- _Aim of the exercise_
Reproduce every line of the rows below as a numbered list, omitting blank lines and leaving the pictures out.

Start Given entries

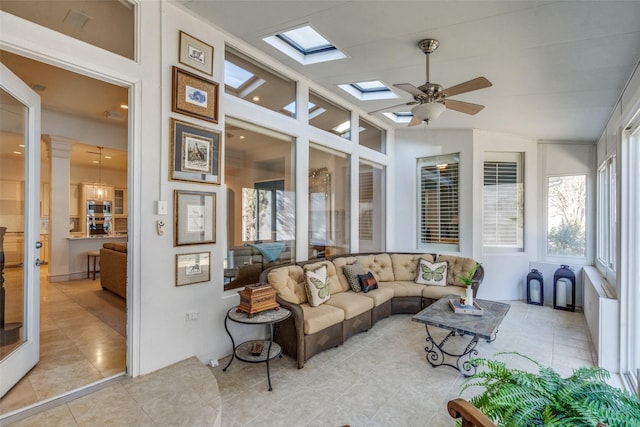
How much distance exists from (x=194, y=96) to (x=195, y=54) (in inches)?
16.2

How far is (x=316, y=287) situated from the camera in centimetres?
358

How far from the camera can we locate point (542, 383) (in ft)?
5.09

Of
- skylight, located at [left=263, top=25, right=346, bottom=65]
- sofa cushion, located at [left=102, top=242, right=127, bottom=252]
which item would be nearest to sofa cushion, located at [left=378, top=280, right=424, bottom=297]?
skylight, located at [left=263, top=25, right=346, bottom=65]

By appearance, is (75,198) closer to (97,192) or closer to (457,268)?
(97,192)

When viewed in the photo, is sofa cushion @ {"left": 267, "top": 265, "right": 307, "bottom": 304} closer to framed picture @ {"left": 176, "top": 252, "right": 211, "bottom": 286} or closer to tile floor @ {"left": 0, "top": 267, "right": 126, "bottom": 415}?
framed picture @ {"left": 176, "top": 252, "right": 211, "bottom": 286}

End Given entries

- _Full output_
1. How much distance exists from (x=194, y=96) to (x=195, y=54) (in inches)?
2. 16.2
3. How far is (x=316, y=287) situated from the camera in centimetres?
4. 358
5. How far from the camera can we locate point (542, 383) (in ft)?
6. 5.09
7. Of
8. - skylight, located at [left=263, top=25, right=346, bottom=65]
9. - sofa cushion, located at [left=102, top=242, right=127, bottom=252]
10. which item would be nearest to sofa cushion, located at [left=378, top=280, right=424, bottom=297]?
11. skylight, located at [left=263, top=25, right=346, bottom=65]
12. By appearance, is (75,198) closer to (97,192) or closer to (457,268)?
13. (97,192)
14. When viewed in the photo, is sofa cushion @ {"left": 267, "top": 265, "right": 307, "bottom": 304} closer to framed picture @ {"left": 176, "top": 252, "right": 211, "bottom": 286} or closer to tile floor @ {"left": 0, "top": 267, "right": 126, "bottom": 415}?
15. framed picture @ {"left": 176, "top": 252, "right": 211, "bottom": 286}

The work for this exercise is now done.